My specific taste has, for some reason, been French. Most prominent in the litany of Hong Kongers and Hungarians, Greeks and Greenlanders, was a year long relationship that I had with a French woman. I lived in France, worked in France, spoke French, fluently (still do) and very much saw my French identity as a blank canvas on which the country would paint my experiences of it.
I even joked recently about “what am I going to do for girlfriends post Brexit?”
My most recent fancy is from Italy. I will say nothing of her other than she voted for a party in the recent Italian elections that supports Italy leaving the Eurozone and the European Union. I didn’t vote in the referendum. I find it deeply disturbing how many people are genuinely troubled at the prospect of us leaving the European Union. For those people I have a solution that I would like to offer.
Myself and mi amore were in the pub. I went to the toilet and when I came back, a blonde, young girl, in her early twenties had taken my place where I was stood next to my girlfriend at the bar. I cracked the joke that my girlfriend voted for Quittaly/Italeave. This was in a university pub, and the girl had recently graduated with a STEM degree, with a huge international component to it so there are no prizes for guessing what her opinion was.

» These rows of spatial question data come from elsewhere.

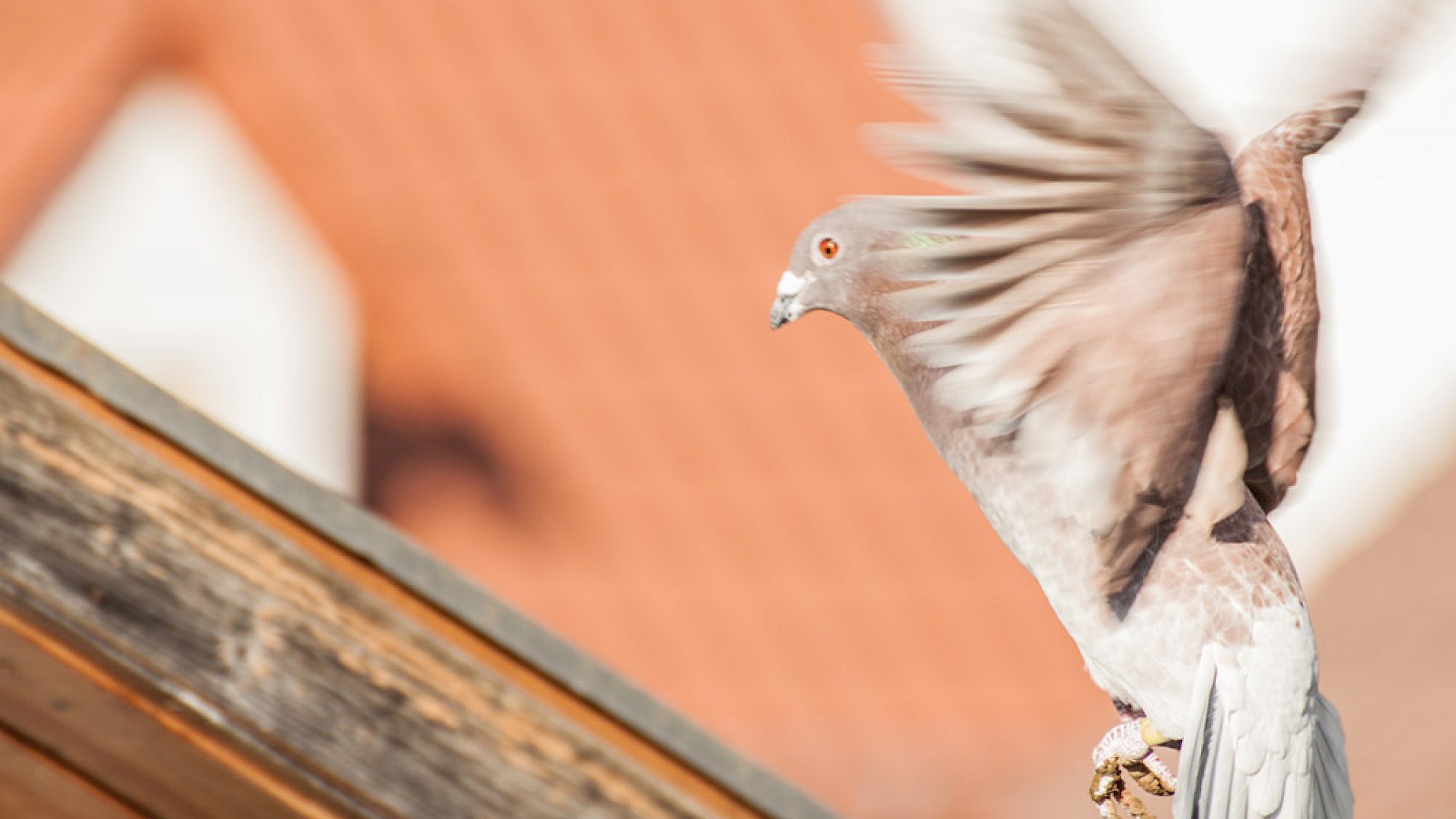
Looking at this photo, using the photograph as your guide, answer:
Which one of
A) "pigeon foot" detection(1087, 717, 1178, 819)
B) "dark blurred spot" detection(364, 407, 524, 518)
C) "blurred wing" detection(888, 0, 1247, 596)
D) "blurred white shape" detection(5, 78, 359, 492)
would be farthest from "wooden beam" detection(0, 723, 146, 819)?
"blurred white shape" detection(5, 78, 359, 492)

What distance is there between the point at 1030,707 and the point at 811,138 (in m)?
1.46

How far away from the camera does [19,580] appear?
0.67 meters

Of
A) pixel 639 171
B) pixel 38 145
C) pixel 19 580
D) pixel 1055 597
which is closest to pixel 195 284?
pixel 38 145

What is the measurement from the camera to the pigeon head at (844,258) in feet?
4.75

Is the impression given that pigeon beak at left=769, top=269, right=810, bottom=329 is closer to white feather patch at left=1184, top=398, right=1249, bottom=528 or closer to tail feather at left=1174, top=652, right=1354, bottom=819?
white feather patch at left=1184, top=398, right=1249, bottom=528

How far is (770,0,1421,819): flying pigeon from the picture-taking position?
1.02 meters

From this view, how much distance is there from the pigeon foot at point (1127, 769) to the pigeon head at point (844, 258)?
19.6 inches

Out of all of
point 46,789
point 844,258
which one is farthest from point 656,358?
point 46,789

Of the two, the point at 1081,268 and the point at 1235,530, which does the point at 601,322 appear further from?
the point at 1081,268

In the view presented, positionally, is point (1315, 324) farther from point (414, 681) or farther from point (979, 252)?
point (414, 681)

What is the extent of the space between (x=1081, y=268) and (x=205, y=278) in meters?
2.84

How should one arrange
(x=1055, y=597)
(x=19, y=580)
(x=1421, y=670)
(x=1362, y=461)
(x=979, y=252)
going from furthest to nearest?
(x=1362, y=461) < (x=1421, y=670) < (x=1055, y=597) < (x=979, y=252) < (x=19, y=580)

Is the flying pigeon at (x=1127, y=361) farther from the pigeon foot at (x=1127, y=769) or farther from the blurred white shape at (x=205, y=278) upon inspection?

I didn’t share my opinion with her, not that I have one. I did share one reflection with her that I would like to share with you. Brexit was, above everything else, about sovereignty, about “taking back control”. I think there are several different types of sovereignty. There is national sovereignty which we expressed our in opinion of in the referendum. There is bodily sovereignty which we all exercise when making choices related to what we do with our body. There is personal sovereignty which is basically the control that we have over our own lives and it is this one that I would point your attention to if you want to overcome Brexit.

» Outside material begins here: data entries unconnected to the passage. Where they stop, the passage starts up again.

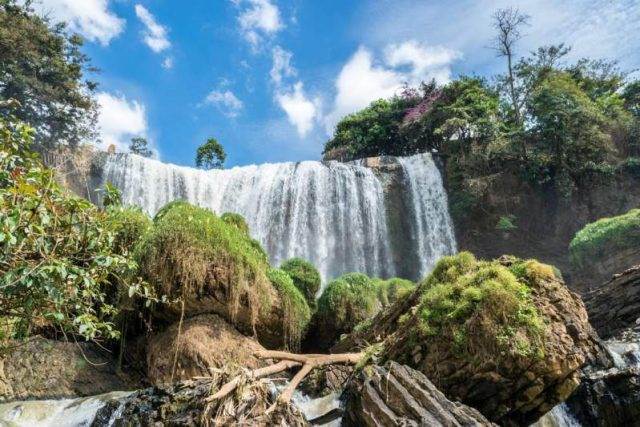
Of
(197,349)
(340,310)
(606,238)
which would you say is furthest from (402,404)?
(606,238)

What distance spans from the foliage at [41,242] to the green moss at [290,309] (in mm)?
5235

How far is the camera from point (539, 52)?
2864cm

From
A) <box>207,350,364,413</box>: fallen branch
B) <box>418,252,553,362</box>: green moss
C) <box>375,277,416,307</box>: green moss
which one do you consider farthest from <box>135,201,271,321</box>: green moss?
<box>375,277,416,307</box>: green moss

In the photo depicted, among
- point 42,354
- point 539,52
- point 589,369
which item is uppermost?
point 539,52

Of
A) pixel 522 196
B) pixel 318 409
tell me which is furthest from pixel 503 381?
pixel 522 196

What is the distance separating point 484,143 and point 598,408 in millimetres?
19069

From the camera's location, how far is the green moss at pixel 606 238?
1711 cm

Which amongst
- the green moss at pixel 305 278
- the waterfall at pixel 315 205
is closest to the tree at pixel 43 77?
the waterfall at pixel 315 205

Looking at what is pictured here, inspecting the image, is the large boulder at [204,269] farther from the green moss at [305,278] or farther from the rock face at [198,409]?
the green moss at [305,278]

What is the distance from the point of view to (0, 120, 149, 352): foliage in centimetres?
323

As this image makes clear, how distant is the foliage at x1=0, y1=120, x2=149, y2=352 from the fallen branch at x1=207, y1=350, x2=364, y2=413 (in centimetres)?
122

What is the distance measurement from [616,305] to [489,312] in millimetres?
6489

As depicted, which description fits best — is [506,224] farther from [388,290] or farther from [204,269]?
[204,269]

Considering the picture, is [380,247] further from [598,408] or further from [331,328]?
[598,408]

If you feel that because of Brexit we would be losing the connection that we have with our European neighbours, exercise some personal sovereignty and build a connection that you have with our European neighbours. Learn another language. If you speak French you will meet more French people. If you speak Italian, like myself, you’ll meet more Italian people. Dutch, German, Catalan, whatever, learn another European language. We may be leaving the European Union but the little part of your brain that can speak Portuguese, well, no one can take that away from you. Nor can they take away from you the memories of the fascinating people you’ve met and been able to communicate with as a result of fostering and nurturing that part of your brain.

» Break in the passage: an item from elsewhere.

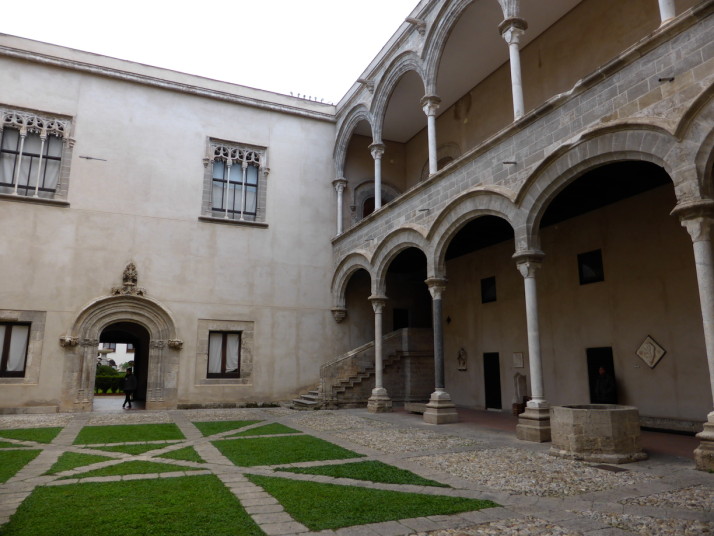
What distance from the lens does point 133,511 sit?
4.60m

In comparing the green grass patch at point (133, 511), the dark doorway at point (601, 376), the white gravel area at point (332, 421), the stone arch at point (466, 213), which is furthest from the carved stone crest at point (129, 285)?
the dark doorway at point (601, 376)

This would lead me on to my second suggestion. Cultivate friendships with people from other European countries. There’s no better way to maintain our connection to these other countries and cultures than to build and maintain a personal connection, just as I have done over the years.
The final thing I would suggest is that with your language skills and new friends is that you gorge on European Culture, food, traditions, customs. Develop that part of yourself. Build that connection personally.
If you take it upon yourself to do this then you will have that connection. It will be yours and you will have that whatever direction that we as a nation wish to take in years to come.